(ЗАДАНИЕ) Какие места мама перечисляет как «полосы» жизни в приведенном ниже отрывке о ее приезде в Лозанну?

(ТЕКСТ)
__________

Глава 2 Приезд мамы. Уши́. В Альпах. Разжалованный гид. Фотография Маруси. Жертва камней. «Дурная тропа»
Однажды меня позвали в гости к Бланшет Мильо. Мы играли в несложную игру в маленьком садике, когда отозванная в дом Бланшет бросилась ко мне с криком: «Ася, скорей, скорей! Твоя мама приехала! За тобой пришли… О, счастливая!» Как я бежала к маме! Муся уже там…
Милое, милое лицо, такое родное! Как мы без него жили? Две наши головы у маминых плеч! Как мама нам улыбается! Только она так может! Незаменимость человека! Неповторимость его черт, движений, привычек! Тайна голоса! Именно ее мы ждали, именно ее нам не хватало! Только ей одной мы хотели рассказать все!.. Мы ластились о маму, как зверята о зверя, впервые так, став проще после разлуки, перед новой разлукой, не зная, что можно так стосковаться!
После уроков и обеда мы ненасытимо бродили с мамой вокруг Лозанны, мы сидели за столиками прибрежного ресторанчика Уши за стаканами гренадина или кофе. Закат медленно опрокидывал в озеро розовую желтизну неба, небесно-водяной пар начинал темнеть, мерцал первой звездой. Медленным взмахом палочки подымал дирижер над оркестром вечернее рождение музыки, и старый город, как замок Рингштеттен в дни Гульбрандта и Ундины, затихал тьмой садов и блеском лунных ночей.
– Дети, жизнь идет полосами, вы это увидите, когда вырастете, – говорила мама, – и вы вспомните мои слова! – И, прерывая нас, хотящих сказать, что мы уже вспоминаем: – Вот Ясенки мои и наша дача в Тарусе, наш московский дом и Нерви – это всё полосы. И вот это сейчас, мой приезд – полоса тоже. И она тоже пройдет, как сон… Иногда очень трудно оторваться от чего-нибудь дорогого в жизни, – но и оно может пройти… Если надо!

__________

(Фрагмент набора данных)
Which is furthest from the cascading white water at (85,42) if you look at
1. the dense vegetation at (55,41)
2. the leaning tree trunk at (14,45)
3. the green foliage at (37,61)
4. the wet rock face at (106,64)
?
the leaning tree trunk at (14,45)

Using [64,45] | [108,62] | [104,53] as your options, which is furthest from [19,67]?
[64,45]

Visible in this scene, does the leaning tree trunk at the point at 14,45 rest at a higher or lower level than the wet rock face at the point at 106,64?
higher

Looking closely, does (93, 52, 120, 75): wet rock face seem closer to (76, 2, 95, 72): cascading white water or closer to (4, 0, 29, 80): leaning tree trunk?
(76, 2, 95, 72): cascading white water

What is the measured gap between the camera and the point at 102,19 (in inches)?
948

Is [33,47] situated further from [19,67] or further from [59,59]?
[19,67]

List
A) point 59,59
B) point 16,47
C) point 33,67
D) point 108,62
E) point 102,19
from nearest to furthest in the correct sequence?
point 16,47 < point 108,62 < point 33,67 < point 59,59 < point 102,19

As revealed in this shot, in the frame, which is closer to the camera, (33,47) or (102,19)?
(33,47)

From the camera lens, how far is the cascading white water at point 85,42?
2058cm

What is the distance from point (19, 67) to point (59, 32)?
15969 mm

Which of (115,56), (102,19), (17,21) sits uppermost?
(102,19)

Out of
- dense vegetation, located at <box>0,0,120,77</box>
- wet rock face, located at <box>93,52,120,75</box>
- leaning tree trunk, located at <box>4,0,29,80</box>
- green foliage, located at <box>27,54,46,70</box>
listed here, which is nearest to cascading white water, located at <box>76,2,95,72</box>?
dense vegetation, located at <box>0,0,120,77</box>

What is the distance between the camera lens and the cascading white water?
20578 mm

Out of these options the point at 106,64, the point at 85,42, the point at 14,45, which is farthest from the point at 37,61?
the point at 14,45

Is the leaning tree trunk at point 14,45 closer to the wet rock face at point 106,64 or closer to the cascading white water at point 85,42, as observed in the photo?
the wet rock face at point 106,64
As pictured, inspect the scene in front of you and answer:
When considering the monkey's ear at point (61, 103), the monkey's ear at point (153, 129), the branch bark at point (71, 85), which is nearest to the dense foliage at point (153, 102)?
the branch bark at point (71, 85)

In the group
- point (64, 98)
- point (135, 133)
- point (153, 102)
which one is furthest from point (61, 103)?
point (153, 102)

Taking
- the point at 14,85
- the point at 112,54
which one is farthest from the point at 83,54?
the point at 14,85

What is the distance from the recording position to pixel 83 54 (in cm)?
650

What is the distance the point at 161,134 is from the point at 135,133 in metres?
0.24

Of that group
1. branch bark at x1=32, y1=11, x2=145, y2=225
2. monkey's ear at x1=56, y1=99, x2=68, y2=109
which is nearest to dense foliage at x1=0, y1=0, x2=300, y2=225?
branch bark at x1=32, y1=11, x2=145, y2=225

__________

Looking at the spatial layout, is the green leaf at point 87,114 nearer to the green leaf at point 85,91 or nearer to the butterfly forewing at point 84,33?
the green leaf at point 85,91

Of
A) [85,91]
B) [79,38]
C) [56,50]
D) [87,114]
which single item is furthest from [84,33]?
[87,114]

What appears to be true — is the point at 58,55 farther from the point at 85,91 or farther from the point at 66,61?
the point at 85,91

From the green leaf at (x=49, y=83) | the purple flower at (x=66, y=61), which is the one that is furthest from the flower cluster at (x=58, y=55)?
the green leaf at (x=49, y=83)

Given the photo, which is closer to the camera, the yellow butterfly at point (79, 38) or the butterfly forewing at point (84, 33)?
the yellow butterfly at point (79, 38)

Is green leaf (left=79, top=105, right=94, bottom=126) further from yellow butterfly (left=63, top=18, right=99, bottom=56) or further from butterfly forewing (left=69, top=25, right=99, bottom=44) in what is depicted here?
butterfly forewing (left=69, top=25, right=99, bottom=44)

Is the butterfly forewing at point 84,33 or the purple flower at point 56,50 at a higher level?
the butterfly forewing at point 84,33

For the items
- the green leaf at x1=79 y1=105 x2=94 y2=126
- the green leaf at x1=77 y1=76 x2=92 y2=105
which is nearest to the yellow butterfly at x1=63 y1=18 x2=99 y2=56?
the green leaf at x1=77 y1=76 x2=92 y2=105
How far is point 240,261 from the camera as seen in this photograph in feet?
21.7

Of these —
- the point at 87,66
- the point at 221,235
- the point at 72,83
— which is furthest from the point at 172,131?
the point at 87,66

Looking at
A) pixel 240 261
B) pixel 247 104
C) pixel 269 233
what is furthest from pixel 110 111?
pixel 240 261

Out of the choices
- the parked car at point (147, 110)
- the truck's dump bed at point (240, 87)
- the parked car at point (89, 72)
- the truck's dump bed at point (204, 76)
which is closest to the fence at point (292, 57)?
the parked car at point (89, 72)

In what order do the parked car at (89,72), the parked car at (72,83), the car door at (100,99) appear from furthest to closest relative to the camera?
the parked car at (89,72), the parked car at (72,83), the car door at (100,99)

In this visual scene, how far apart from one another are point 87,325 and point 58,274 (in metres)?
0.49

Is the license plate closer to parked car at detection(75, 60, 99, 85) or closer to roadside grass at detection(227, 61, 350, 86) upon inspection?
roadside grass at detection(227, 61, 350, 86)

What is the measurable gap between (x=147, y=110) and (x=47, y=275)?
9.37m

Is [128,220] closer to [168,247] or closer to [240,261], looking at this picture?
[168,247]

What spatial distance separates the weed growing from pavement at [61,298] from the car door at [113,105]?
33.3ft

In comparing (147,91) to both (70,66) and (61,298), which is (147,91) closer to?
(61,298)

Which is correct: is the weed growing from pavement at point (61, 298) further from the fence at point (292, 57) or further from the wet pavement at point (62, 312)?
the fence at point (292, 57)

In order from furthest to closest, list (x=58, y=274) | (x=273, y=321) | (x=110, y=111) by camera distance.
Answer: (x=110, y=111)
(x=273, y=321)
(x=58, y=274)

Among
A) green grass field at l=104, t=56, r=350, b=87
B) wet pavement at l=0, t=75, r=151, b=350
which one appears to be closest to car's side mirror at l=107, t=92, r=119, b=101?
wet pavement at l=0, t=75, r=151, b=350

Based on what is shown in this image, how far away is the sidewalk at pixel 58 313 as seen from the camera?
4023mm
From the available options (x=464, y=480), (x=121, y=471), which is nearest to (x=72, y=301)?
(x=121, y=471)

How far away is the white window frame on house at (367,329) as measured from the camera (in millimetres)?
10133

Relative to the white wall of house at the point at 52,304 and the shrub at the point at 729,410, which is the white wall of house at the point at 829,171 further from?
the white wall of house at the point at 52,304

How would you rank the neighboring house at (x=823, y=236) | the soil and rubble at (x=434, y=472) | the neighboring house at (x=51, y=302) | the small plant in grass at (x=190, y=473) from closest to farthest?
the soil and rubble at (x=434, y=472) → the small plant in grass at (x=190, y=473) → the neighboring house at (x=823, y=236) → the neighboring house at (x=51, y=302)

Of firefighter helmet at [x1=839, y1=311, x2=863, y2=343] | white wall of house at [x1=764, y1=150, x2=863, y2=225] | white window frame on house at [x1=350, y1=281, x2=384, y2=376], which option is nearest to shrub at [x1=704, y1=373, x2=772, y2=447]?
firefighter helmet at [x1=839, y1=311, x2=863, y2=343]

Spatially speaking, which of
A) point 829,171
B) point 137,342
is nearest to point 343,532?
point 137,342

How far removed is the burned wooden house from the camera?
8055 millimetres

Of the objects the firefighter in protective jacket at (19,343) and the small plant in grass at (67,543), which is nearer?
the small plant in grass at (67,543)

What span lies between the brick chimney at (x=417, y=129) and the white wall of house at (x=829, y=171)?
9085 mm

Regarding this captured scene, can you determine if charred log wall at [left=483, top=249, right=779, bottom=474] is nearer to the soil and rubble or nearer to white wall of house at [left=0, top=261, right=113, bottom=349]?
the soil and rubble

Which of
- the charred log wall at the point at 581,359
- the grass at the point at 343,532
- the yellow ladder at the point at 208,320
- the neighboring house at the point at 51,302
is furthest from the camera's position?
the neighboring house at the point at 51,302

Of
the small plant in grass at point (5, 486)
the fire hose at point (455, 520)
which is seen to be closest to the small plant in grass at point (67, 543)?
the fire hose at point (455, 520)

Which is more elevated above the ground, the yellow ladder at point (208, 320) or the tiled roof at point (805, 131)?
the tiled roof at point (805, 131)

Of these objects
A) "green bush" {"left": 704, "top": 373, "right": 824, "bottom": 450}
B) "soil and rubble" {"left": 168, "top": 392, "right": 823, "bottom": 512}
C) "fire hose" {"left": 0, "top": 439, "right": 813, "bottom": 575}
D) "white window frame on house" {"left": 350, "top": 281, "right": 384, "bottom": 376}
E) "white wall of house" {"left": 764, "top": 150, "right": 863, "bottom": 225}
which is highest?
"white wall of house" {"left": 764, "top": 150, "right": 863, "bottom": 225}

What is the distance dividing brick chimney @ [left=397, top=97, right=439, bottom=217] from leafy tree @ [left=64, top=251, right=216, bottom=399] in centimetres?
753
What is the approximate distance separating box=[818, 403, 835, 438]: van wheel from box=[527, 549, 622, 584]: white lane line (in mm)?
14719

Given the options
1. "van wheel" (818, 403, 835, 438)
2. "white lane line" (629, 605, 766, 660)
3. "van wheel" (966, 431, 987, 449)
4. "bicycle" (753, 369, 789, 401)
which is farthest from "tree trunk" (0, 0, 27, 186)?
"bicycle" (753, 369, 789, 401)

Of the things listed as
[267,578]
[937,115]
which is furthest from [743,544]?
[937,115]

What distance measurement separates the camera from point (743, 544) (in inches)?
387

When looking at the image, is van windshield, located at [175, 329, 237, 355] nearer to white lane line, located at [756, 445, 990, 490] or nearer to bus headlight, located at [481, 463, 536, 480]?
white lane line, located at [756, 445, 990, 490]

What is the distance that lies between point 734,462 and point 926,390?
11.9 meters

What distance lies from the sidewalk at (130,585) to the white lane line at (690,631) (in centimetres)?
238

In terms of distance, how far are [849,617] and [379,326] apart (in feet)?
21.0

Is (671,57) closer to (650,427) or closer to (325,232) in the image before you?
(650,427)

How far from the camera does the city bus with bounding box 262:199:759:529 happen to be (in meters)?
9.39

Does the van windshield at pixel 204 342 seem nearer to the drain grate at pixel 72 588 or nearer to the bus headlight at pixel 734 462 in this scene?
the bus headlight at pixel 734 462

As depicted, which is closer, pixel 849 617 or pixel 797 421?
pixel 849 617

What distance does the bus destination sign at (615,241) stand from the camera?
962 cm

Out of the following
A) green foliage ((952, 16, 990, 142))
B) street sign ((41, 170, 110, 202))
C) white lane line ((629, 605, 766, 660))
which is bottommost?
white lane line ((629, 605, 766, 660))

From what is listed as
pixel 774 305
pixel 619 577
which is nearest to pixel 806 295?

__________

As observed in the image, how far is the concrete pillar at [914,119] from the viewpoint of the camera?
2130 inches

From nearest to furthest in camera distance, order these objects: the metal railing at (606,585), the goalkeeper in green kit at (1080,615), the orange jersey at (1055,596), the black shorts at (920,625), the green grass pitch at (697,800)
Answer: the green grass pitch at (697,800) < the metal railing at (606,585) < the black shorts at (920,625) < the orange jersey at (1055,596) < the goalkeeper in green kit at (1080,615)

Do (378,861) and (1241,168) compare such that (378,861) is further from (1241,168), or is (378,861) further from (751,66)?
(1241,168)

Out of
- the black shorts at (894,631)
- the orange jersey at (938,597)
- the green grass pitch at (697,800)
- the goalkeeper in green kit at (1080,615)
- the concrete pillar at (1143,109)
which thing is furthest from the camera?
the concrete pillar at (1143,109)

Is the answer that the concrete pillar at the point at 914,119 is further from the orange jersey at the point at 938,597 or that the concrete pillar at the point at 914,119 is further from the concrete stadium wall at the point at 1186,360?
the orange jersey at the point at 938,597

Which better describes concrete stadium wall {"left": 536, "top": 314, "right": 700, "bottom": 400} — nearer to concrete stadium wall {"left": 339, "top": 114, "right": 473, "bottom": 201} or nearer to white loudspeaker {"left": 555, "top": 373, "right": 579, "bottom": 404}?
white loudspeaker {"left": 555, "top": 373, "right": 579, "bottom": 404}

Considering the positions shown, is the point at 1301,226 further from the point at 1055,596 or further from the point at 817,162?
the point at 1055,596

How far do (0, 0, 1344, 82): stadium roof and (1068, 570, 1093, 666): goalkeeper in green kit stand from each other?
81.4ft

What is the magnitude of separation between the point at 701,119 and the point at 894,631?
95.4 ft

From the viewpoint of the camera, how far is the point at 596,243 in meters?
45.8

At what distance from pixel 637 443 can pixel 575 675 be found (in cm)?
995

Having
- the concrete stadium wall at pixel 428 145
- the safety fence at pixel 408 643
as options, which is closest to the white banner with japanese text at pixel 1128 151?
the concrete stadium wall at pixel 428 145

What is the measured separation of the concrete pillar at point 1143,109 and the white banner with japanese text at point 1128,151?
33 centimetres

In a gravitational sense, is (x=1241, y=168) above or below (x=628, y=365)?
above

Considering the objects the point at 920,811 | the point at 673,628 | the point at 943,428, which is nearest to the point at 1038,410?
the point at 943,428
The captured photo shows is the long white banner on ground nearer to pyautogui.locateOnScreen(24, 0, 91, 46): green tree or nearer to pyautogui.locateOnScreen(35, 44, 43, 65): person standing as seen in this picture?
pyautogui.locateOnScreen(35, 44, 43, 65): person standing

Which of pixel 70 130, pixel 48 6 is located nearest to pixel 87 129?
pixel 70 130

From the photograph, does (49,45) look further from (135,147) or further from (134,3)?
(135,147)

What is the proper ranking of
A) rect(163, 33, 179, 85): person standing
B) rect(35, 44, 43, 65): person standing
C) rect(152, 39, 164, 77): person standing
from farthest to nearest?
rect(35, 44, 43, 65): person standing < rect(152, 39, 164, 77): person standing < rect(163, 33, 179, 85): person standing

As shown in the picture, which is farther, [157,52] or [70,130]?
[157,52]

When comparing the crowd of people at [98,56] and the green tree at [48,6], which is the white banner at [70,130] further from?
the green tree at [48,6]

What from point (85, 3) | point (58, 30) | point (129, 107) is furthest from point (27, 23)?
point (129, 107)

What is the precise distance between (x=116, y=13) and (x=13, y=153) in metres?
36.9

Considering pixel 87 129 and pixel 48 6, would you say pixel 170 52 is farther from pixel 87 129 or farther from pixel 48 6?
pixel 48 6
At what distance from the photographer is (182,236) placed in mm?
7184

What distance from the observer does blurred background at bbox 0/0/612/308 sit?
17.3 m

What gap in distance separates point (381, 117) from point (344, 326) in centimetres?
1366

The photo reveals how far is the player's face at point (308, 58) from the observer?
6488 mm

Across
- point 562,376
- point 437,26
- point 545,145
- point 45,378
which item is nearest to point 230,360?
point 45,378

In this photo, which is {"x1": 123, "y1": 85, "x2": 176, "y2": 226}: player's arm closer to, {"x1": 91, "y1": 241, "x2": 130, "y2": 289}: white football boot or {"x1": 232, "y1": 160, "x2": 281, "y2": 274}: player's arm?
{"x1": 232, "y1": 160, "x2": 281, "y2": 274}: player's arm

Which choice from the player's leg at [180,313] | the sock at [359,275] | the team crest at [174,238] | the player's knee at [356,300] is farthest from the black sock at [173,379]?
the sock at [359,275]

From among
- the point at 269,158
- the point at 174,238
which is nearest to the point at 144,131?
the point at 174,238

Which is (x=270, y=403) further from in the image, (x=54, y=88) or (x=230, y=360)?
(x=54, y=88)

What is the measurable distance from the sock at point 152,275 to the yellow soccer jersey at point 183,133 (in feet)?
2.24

__________

(ОТВЕТ) Ясенки, дачу в Тарусе, московский дом и Нерви.